Work item: Exactly reproduce the lines from the one containing "Ammonite Fossil on" through the last line of the data, both ends included, leaving out pictures.

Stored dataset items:
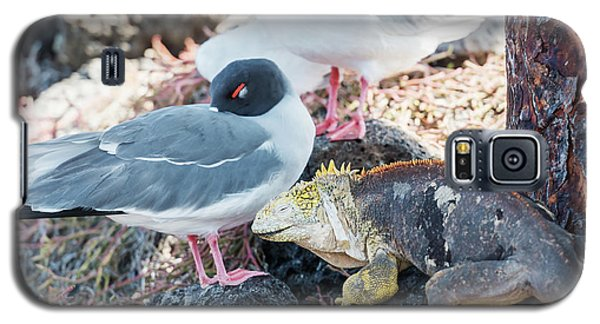 Swallow Tailed Gull And Iguana On  Galapagos Islands Galaxy S5 Case by Marek Poplawski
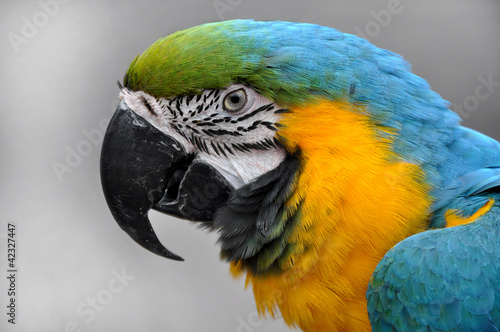 Close-up Blue-and-yellow Macaw Ara ararauna head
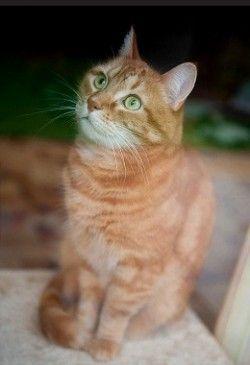 Вагітність у кішок, ознаки та догляд
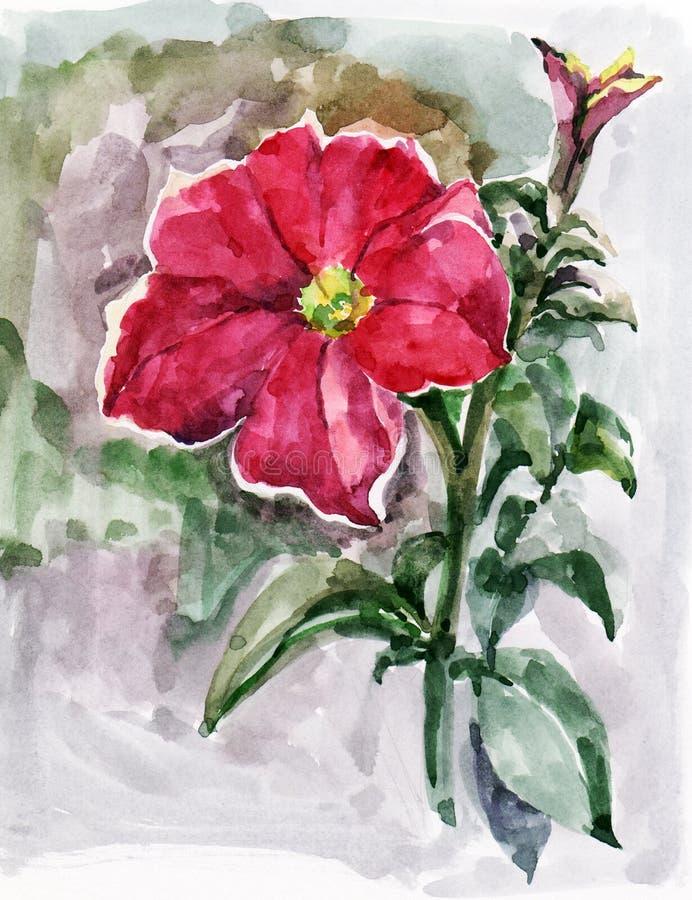 Akwareli czerwona petunia z tłem ilustracja ilustracja wektor
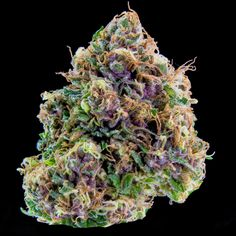 Black Cherry Soda is a gorgeous sativa-dominant hybrid with a unique black cherry soda flavor that is especially prominent when vaped. Buds of this strain are a blend of forest green and deep purple leaves with long orange pistils and a gentle coating of shimmering trichomes that make the whole bud glisten. This strain produces a tingling cerebral effect that moves from the base of the head throughout the whole body, leaving its user feeling energetic and creative with a mild haze. This…
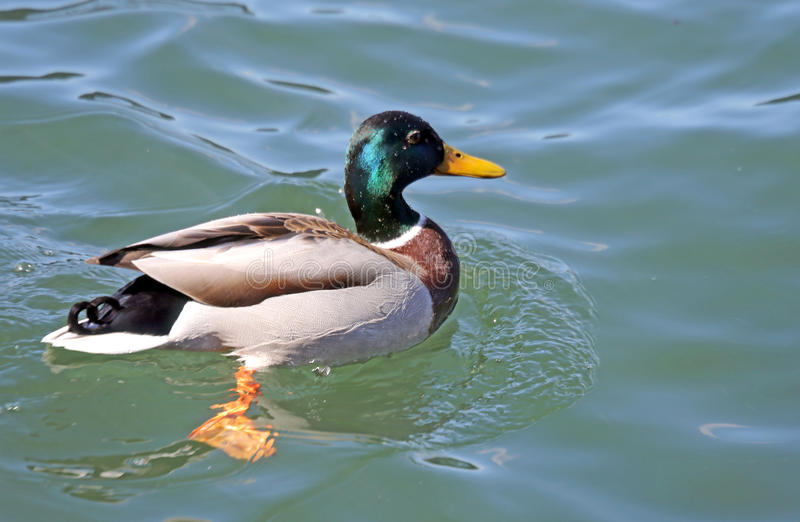 Duck that swims in the pond water. Big duck that swims in the pond water stock photo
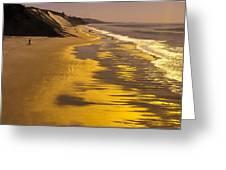Golden Beach Sunrise Greeting Card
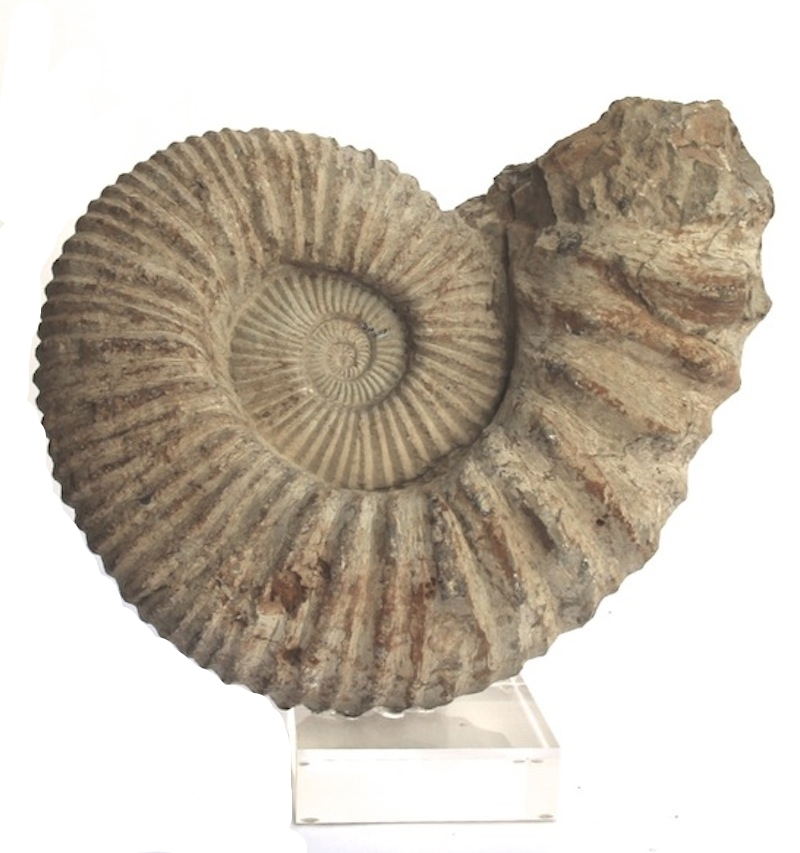 Ammonite Fossil on Acrylic Base   14×5x14h   FOS245BB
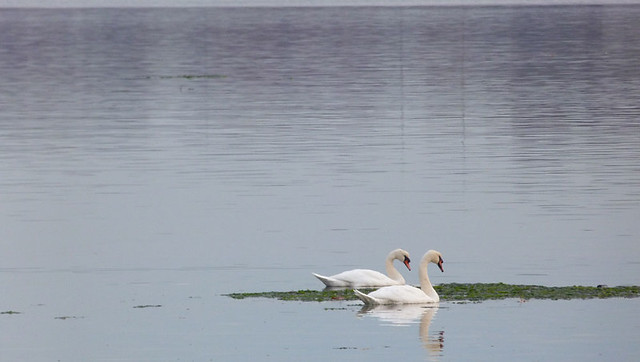 swans_nov2013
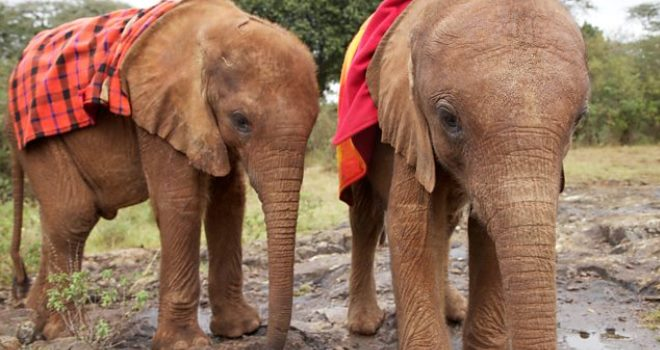 Two orphaned elephants looked after by the David Sheldrick Wildlife Trust, Nairobi, Kenya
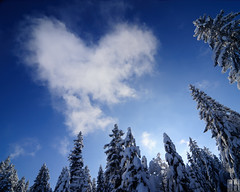 winter love (gregor H) Tags: trees winter sky cloud snow cold tree love nature clouds austria heart symbol mother valentine lookingup shape coincidence valentinesday gettyimages symbolism saintvalentine vorarlberg coldheart winterlove winterforest bödele bemyflickrvalentine twittertuesday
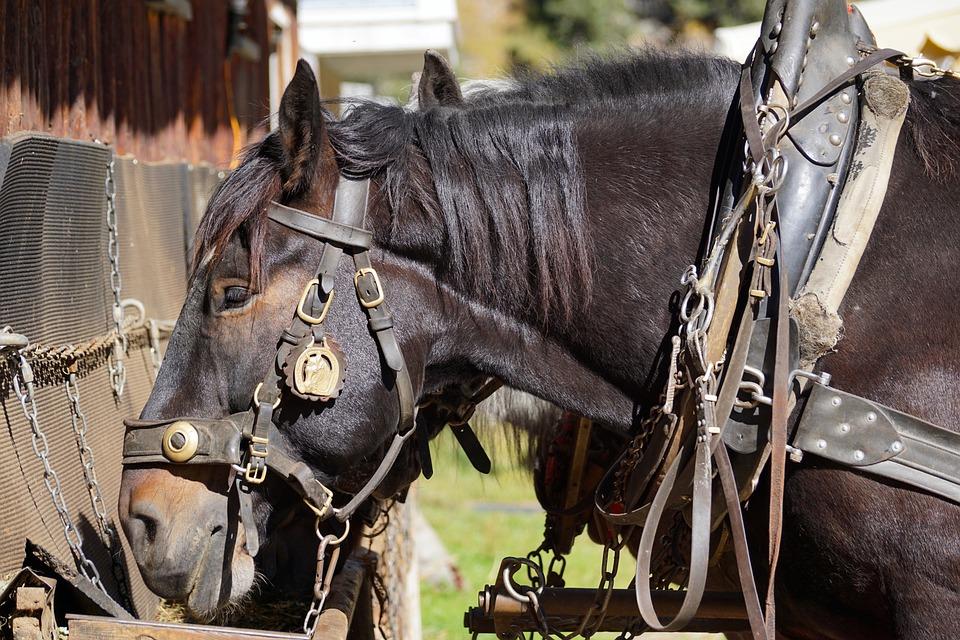 Horses, Eat, Coupling, Horse Head, Foot, Autumn
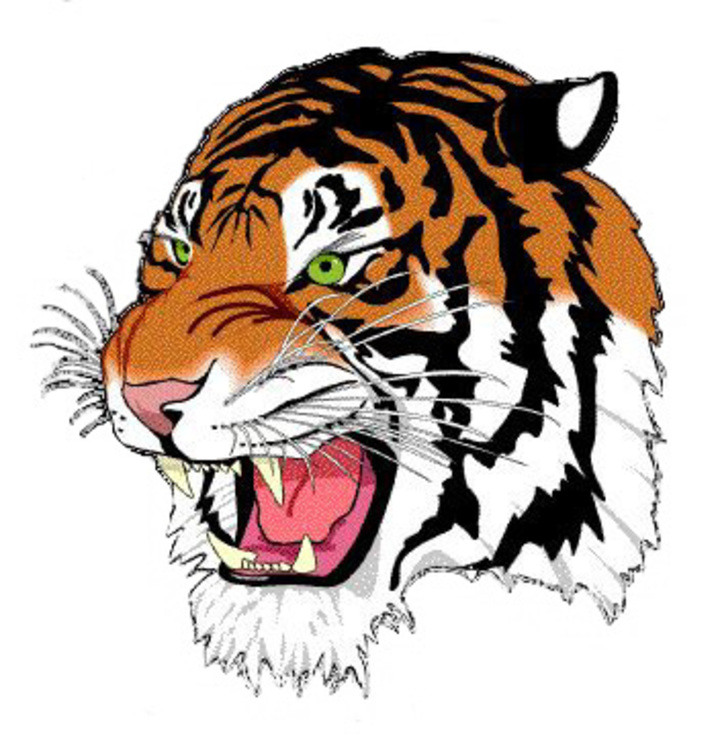 ROWVA High School mascot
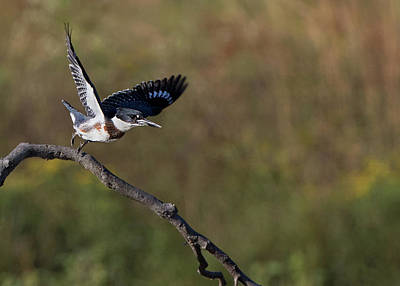 Photograph - Belted Kingfisher Liftoff by Art Cole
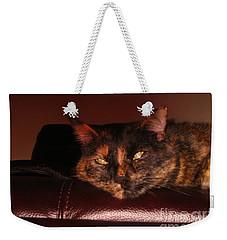 Weekender Tote Bag featuring the photograph Pretty Kitty by Oksana Semenchenko
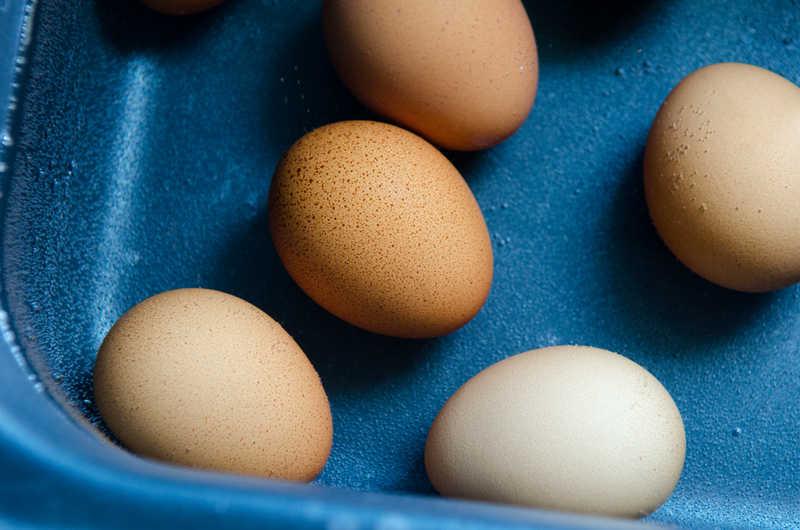 Pasteurisieren Ei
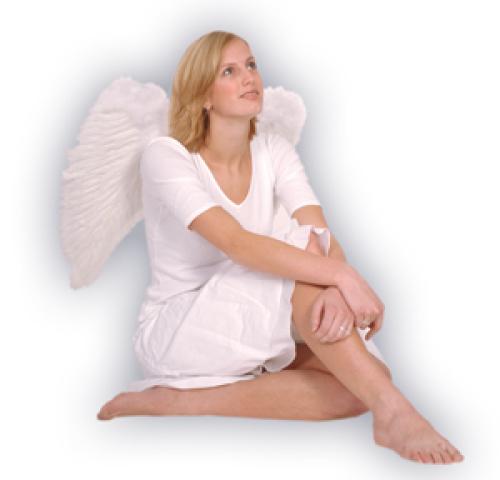 Engelenvleugels wit 65x65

Output for this task:
 Ammonite Fossil on Acrylic Base   14×5x14h   FOS245BB
 swans_nov2013
 Two orphaned elephants looked after by the David Sheldrick Wildlife Trust, Nairobi, Kenya
 winter love (gregor H) Tags: trees winter sky cloud snow cold tree love nature clouds austria heart symbol mother valentine lookingup shape coincidence valentinesday gettyimages symbolism saintvalentine vorarlberg coldheart winterlove winterforest bödele bemyflickrvalentine twittertuesday
 Horses, Eat, Coupling, Horse Head, Foot, Autumn
 ROWVA High School mascot
 Photograph - Belted Kingfisher Liftoff by Art Cole
 Weekender Tote Bag featuring the photograph Pretty Kitty by Oksana Semenchenko
 Pasteurisieren Ei
 Engelenvleugels wit 65x65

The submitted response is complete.